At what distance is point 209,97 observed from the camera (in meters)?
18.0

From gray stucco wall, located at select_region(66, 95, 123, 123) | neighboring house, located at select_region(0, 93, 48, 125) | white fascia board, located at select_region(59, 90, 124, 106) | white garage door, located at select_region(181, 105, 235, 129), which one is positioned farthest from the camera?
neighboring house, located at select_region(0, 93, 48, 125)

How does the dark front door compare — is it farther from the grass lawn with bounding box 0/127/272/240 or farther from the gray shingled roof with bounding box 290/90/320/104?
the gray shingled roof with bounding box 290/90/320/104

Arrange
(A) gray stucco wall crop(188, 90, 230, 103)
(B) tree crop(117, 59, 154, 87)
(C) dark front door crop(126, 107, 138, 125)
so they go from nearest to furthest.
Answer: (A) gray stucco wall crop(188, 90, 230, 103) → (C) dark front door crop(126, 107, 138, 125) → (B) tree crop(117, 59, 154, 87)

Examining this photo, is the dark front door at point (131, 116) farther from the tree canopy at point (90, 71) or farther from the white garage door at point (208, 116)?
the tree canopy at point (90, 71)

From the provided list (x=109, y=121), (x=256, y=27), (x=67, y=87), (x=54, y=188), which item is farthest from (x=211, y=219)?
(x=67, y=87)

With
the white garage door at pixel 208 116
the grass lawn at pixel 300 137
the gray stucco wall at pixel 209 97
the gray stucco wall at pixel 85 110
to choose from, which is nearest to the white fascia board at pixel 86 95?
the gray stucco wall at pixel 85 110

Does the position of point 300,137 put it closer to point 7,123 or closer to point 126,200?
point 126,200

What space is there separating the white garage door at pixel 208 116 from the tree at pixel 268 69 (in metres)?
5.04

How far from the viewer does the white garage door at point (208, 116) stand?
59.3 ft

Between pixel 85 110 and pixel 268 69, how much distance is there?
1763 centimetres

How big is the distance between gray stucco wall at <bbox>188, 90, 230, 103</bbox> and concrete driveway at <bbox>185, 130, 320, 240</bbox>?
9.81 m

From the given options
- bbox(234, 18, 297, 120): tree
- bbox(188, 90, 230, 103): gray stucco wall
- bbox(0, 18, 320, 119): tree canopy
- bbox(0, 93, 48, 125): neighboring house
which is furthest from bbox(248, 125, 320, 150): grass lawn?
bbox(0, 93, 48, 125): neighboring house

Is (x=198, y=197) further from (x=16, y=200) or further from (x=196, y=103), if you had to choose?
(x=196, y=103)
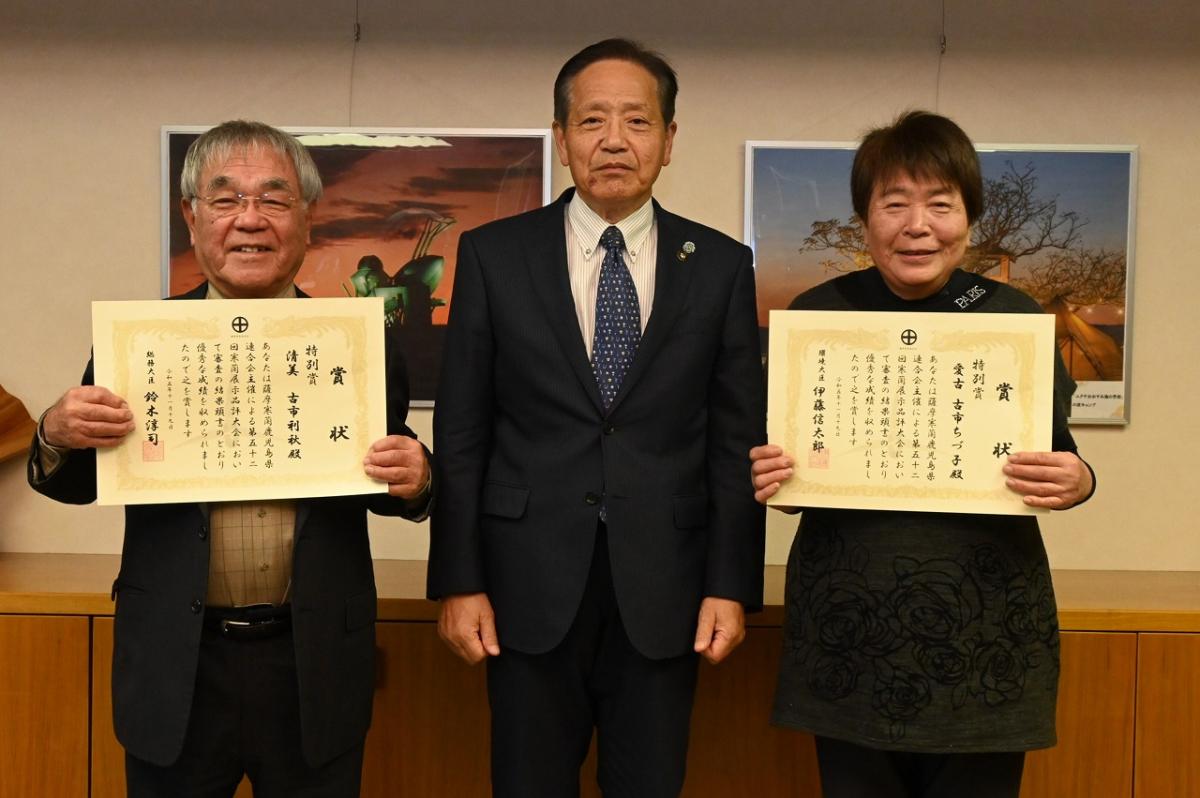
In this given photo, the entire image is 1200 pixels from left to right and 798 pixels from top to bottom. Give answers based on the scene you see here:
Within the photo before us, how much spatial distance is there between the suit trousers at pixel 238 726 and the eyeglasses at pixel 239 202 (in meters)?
0.64

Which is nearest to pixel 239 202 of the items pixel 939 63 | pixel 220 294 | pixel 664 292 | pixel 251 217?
pixel 251 217

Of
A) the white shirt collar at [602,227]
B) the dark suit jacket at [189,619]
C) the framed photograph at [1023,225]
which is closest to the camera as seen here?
the dark suit jacket at [189,619]

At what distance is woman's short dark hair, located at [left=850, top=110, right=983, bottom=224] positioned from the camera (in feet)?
5.23

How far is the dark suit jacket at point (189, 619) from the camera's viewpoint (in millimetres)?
1521

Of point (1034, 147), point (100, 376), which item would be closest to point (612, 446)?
point (100, 376)

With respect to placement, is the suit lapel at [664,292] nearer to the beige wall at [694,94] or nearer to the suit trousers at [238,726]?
the suit trousers at [238,726]

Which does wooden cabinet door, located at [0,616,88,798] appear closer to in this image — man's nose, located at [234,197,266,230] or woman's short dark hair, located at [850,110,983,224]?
man's nose, located at [234,197,266,230]

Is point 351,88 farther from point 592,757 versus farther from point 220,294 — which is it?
point 592,757

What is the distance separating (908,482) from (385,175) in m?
1.72

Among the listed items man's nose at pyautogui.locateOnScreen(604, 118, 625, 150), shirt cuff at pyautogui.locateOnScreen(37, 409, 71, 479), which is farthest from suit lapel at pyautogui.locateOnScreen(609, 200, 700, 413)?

= = = =

Swap every instance of "white garage door" in the lines above for "white roll-up door", and reproduce all of the lines otherwise unchanged. Leave the pictures out of your answer.

Problem solution:
At what distance is point 209,97 observed from the camera (in meters)?
18.0

From gray stucco wall, located at select_region(66, 95, 123, 123) | neighboring house, located at select_region(0, 93, 48, 125) | white fascia board, located at select_region(59, 90, 124, 106) | white roll-up door, located at select_region(181, 105, 235, 129), which one is positioned farthest from the camera?
neighboring house, located at select_region(0, 93, 48, 125)

How does the dark front door compare — is it farther from the grass lawn with bounding box 0/127/272/240 or farther from the gray shingled roof with bounding box 290/90/320/104?
the gray shingled roof with bounding box 290/90/320/104

Arrange
(A) gray stucco wall crop(188, 90, 230, 103)
(B) tree crop(117, 59, 154, 87)
(C) dark front door crop(126, 107, 138, 125)
so they go from nearest to furthest.
Answer: (A) gray stucco wall crop(188, 90, 230, 103) → (C) dark front door crop(126, 107, 138, 125) → (B) tree crop(117, 59, 154, 87)

Examining this photo, is the dark front door at point (131, 116) farther from the tree canopy at point (90, 71) or farther from the white roll-up door at point (208, 116)?
the tree canopy at point (90, 71)

From the provided list (x=109, y=121), (x=256, y=27), (x=67, y=87), (x=54, y=188), which item is farthest from (x=211, y=219)?
(x=67, y=87)

With
the white roll-up door at pixel 208 116
the grass lawn at pixel 300 137
the gray stucco wall at pixel 209 97
the gray stucco wall at pixel 85 110
to choose from, which is nearest to the white fascia board at pixel 86 95?
the gray stucco wall at pixel 85 110

Does the position of point 300,137 put it closer to point 7,123 or closer to point 126,200?
point 126,200

What space is there separating the white roll-up door at pixel 208 116 from the tree at pixel 268 69 (in metres)?
5.04

How far from the viewer does the white roll-up door at point (208, 116) stand?
59.3 ft

Between pixel 85 110 and pixel 268 69, how much distance is there?
1763 centimetres

How big is the distance between gray stucco wall at <bbox>188, 90, 230, 103</bbox> and concrete driveway at <bbox>185, 130, 320, 240</bbox>?
9.81 m

From the given options
- bbox(234, 18, 297, 120): tree
- bbox(188, 90, 230, 103): gray stucco wall
- bbox(0, 18, 320, 119): tree canopy
- bbox(0, 93, 48, 125): neighboring house
which is furthest from bbox(248, 125, 320, 150): grass lawn?
bbox(0, 93, 48, 125): neighboring house

Is (x=198, y=197) further from (x=16, y=200) or further from (x=196, y=103), if you had to choose?
(x=196, y=103)
In this given photo, the entire image is 1200 pixels from left to right and 798 pixels from top to bottom. Give answers based on the scene you see here:
Within the photo before us, how much spatial distance is there between the suit trousers at pixel 238 726 and the eyeglasses at pixel 239 202 (in meters)?
0.64

Which is nearest to pixel 239 202 of the items pixel 939 63 | pixel 220 294 | pixel 664 292 | pixel 251 217?
pixel 251 217

Of
A) the white shirt collar at [602,227]
B) the dark suit jacket at [189,619]
C) the framed photograph at [1023,225]
which is closest to the camera as seen here?
the dark suit jacket at [189,619]

At what distance is woman's short dark hair, located at [left=850, top=110, right=983, bottom=224] positioned from the camera (in feet)?
5.23

How far is the dark suit jacket at point (189, 619) from the camera's viewpoint (in millimetres)?
1521

Of point (1034, 147), point (100, 376), which item would be closest to point (612, 446)?
point (100, 376)

With respect to placement, is the suit lapel at [664,292] nearer to the beige wall at [694,94] or nearer to the suit trousers at [238,726]?
the suit trousers at [238,726]

Which does wooden cabinet door, located at [0,616,88,798] appear closer to in this image — man's nose, located at [234,197,266,230] or woman's short dark hair, located at [850,110,983,224]?
man's nose, located at [234,197,266,230]

Is point 351,88 farther from point 592,757 versus farther from point 220,294 — which is it?
point 592,757

What is the distance separating (908,482) from (385,175) in m?
1.72

Among the listed items man's nose at pyautogui.locateOnScreen(604, 118, 625, 150), shirt cuff at pyautogui.locateOnScreen(37, 409, 71, 479), which is farthest from suit lapel at pyautogui.locateOnScreen(609, 200, 700, 413)?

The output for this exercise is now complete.